Amplify Insight, the division of Amplify that Cerf will lead, specializes in technology- driven assessment tools. State officials yesterday said the state has no standing or pending contracts with any Amplify divisions, nor does it appear to have any business in the four state-run districts of Newark, Jersey City, Paterson and Camden.
A spokeswoman for Amplify yesterday said it has business in only two New Jersey school districts, Mount Olive and Elizabeth.
Beyond discussion about Cerf’s departure, attention yesterday also turned to what’s next. The state faces a long list of initiatives launched under Cerf, with some already under way and others moving to the forefront.
The state Assembly’s education committee held a lengthy hearing yesterday on the new standards and the upcoming testing. The NJEA was among several groups calling for delays in their implementation, or at least their consequences for districts and educators.
Cerf has opposed any delays, but would the next commissioner consider it?
Teacher evaluation has been among the prickliest topics for school districts, with deadlines in place for new student performance measures to be in place by this spring. The Christie administration has rebuffed requests for delays. Will the next commissioner?
Maybe most contentious has been the debate over the state’s long-term takeovers of districts like Newark and its recent takeover of Camden schools.
In each case, the state’s appointed superintendents have pressed for expanded charter schools to provide more opportunities for students, while Cerf has been a lightning rod for what community opponents assail as “privatization” of their districts.
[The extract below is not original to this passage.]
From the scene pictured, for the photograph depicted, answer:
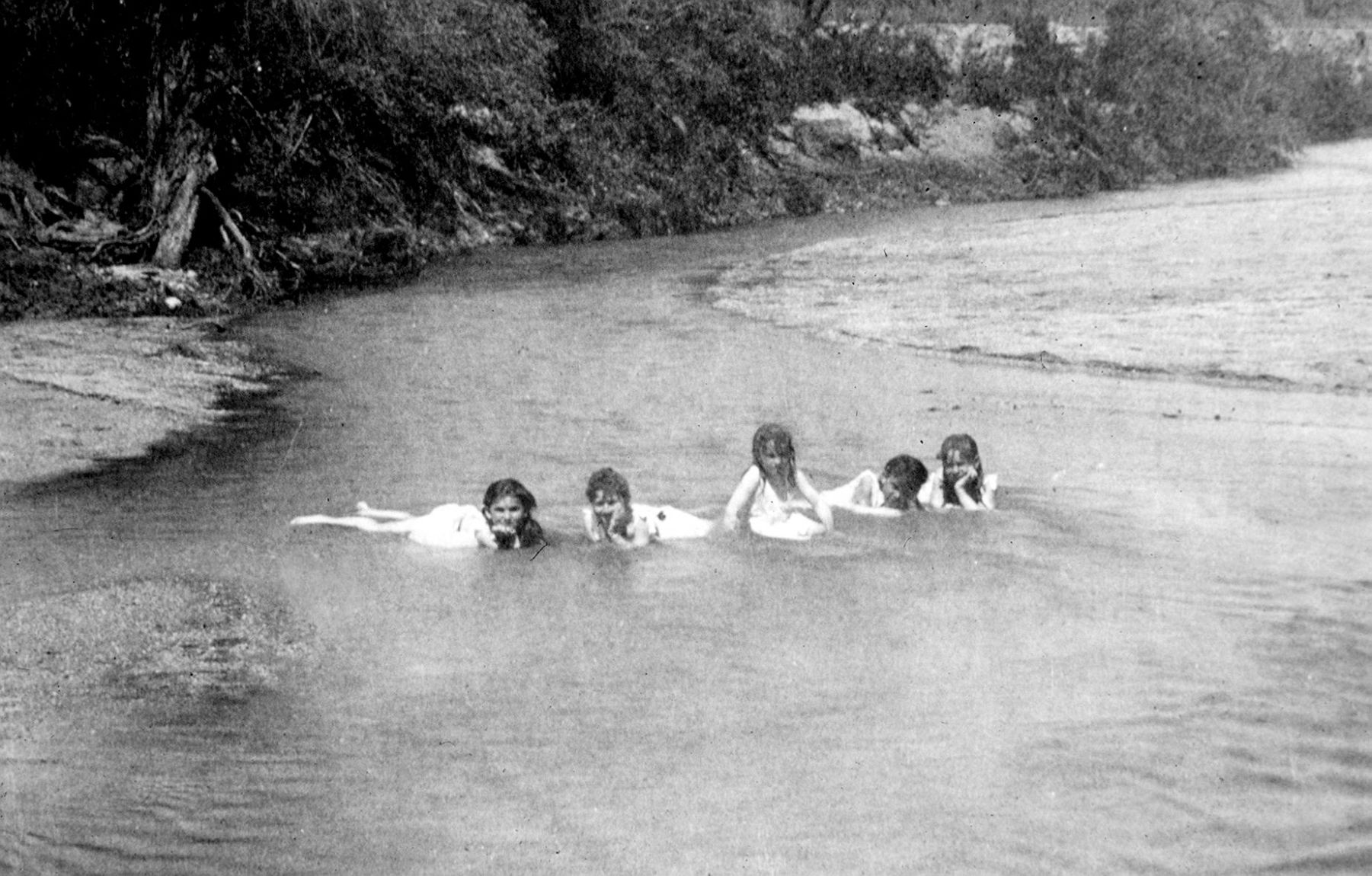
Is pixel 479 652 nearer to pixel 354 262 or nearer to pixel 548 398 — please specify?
pixel 548 398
As the policies proceed, will the next commissioner face the same criticism?
The new commissioner will also have to handle other issues that stir up less passion. For instance, the Christie administration is about to announce its new state budget, which is a routine process but also one that contains the districts’ all-important state-aid figures.
Many observers said yesterday that they hope the new schools chief will help bring some experience and stability to a job where so much uncertainly is swirling at the moment.
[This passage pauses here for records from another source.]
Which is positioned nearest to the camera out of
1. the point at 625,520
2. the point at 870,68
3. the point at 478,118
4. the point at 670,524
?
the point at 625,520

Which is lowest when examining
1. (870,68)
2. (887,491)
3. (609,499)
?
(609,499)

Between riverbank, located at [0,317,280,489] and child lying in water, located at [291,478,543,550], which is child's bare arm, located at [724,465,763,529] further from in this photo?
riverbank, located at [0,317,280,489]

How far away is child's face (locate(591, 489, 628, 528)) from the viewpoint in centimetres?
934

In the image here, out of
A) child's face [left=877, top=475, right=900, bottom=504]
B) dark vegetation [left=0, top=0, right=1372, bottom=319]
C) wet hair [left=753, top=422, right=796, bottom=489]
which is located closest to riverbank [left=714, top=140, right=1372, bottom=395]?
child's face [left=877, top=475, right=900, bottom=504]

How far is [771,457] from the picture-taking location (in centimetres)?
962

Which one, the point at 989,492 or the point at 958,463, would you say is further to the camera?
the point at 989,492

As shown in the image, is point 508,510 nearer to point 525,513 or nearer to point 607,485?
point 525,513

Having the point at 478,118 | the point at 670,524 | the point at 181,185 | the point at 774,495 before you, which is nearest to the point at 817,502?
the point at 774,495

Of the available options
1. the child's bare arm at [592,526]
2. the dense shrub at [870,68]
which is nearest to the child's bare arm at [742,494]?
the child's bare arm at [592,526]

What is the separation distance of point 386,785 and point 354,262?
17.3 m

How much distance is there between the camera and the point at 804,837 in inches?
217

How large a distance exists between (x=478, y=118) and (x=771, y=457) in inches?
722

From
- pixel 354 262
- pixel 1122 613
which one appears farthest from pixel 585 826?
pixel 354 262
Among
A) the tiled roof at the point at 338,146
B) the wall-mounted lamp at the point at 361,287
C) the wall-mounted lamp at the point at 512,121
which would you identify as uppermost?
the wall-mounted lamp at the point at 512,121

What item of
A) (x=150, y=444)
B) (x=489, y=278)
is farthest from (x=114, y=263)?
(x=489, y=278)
“He or she is going to have to step in on a dime,” said Lynne Strickland, the longtime executive director of the Garden State Coalition of Schools, the suburban schools group. “We’re in the middle of a budget cycle, major policy initiatives under way. It will be helpful if that person knows how things work in Trenton and in the department as well.”
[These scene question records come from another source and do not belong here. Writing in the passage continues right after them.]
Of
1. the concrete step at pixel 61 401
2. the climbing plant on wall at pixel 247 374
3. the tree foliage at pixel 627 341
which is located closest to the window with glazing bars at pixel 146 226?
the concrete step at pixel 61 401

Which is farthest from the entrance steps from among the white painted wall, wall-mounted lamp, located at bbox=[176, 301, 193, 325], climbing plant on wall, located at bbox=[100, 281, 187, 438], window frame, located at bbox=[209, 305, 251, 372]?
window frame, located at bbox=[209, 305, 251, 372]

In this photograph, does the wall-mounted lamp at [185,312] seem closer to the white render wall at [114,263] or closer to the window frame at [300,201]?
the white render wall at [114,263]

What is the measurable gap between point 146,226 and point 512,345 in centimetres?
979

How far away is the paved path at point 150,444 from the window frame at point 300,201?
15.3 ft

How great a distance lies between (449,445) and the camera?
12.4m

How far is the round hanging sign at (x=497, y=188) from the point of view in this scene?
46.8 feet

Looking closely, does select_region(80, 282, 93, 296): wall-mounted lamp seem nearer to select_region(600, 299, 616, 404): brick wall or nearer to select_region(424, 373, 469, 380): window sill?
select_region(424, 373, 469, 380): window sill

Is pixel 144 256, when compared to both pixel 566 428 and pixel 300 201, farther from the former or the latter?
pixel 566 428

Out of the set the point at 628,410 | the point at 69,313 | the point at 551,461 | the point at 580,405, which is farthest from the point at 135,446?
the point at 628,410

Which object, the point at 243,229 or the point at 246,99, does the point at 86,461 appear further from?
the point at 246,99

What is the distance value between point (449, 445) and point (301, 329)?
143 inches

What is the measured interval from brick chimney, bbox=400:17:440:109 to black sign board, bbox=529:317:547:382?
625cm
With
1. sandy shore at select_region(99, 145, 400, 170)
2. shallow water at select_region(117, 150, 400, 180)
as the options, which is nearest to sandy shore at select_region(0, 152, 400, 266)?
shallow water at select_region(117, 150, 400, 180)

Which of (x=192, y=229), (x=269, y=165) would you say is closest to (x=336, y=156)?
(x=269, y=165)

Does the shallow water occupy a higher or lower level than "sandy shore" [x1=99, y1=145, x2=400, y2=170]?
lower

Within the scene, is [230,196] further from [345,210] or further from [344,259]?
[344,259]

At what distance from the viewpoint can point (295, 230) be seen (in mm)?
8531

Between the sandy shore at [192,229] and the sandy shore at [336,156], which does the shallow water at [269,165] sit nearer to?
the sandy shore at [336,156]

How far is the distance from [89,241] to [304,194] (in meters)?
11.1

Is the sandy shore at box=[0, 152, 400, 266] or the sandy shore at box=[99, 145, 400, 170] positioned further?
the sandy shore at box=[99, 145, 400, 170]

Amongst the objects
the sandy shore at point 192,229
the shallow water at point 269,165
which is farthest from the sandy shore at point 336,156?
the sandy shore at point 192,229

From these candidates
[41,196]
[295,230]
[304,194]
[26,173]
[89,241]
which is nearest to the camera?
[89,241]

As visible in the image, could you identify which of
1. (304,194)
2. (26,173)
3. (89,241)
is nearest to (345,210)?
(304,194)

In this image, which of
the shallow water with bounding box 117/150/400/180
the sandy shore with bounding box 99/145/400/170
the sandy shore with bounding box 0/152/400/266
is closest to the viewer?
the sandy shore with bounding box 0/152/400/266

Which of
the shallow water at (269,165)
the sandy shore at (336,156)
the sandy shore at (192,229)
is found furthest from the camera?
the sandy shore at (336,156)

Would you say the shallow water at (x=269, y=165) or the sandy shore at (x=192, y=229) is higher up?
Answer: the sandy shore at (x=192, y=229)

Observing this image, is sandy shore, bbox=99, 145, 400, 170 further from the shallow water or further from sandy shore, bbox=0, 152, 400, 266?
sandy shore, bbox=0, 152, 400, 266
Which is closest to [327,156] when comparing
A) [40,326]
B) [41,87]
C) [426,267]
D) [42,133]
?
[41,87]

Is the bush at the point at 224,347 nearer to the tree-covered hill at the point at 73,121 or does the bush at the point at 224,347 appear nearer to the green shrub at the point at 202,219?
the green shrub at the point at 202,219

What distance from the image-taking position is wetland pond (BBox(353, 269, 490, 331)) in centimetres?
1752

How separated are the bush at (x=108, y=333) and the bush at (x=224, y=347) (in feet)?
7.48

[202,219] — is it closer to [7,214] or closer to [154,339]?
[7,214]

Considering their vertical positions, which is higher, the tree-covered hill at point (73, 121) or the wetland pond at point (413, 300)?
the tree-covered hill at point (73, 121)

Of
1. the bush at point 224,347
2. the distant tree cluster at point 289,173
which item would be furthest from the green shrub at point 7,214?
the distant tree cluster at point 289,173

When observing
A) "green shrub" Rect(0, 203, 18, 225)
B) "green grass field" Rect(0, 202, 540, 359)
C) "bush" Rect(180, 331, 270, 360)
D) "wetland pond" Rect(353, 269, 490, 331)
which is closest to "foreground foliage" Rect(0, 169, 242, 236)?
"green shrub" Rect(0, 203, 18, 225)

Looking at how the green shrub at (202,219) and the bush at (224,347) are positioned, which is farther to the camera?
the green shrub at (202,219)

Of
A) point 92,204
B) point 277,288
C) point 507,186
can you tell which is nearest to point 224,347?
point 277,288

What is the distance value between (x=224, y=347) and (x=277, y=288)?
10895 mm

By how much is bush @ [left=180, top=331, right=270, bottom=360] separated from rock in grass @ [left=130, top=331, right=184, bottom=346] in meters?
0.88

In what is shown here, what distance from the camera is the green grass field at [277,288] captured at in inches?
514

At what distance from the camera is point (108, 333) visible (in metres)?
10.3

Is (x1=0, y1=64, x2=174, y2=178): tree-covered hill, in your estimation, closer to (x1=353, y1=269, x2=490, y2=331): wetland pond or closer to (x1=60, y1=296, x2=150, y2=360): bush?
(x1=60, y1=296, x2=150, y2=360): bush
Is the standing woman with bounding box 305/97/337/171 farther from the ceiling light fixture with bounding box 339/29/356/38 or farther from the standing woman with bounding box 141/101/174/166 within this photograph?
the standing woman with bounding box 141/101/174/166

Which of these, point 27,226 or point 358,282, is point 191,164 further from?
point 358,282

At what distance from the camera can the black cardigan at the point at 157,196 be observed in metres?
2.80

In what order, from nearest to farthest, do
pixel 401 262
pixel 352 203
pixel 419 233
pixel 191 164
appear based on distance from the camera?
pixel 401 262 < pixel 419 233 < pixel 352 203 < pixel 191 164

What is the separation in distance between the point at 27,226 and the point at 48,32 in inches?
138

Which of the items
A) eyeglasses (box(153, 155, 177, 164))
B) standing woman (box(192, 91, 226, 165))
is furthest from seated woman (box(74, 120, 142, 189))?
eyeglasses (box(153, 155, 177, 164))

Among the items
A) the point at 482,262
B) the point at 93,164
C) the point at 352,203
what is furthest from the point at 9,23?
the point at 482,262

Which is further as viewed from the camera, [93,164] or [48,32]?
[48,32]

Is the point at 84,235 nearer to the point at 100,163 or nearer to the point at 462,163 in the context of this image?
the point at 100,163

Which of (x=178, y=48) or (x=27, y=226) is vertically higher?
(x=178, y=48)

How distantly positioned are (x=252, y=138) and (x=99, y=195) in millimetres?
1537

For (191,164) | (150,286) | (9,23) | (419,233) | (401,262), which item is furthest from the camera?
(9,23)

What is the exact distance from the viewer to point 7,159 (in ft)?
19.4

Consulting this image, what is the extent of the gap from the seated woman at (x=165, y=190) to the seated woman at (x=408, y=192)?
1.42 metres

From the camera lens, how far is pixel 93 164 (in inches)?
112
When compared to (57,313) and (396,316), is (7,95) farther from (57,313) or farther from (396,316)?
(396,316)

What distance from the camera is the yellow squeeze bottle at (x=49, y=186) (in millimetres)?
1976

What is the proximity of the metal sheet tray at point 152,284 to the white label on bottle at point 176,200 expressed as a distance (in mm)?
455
“We need a pragmatic pick, someone who can hit the ground running,” she said.
Zychowski, the North Brunswick superintendent rumored as a possible candidate for Cerf’s job but who was denying it yesterday, said that as a school leader, he hopes the next commissioner won’t bring a whole new set of initiatives.
“What I expect next is difficult implementation of what has started,” he said. “In some ways, we’re still at pre-implementation, and I am just hoping the next commissioner will stay focused on these . . . Let’s get this done.”
In an interview this week, Cerf agreed there is unfinished business for his successor to complete. He sent out ayesterday reflecting on what he considered his main accomplishments.
“All of that is in our rear-view mirror,” he said in the interview when asked about his policy accomplishments. “And yet all of that constitutes what is equally in the execution and implementation phase. So, if you want to characterize it as unfinished business, I would say that all of these lines of work are in need of continued and faithful implementation.”
While Cerf would not disclose whom he had recommended as his successor, he said he felt the department was in a good position to carry on his work.
“I think the department is really on a path to execute a lot of the initiatives that we have launched,” he said Monday. “I feel very good about the hands in which I am leaving it in.”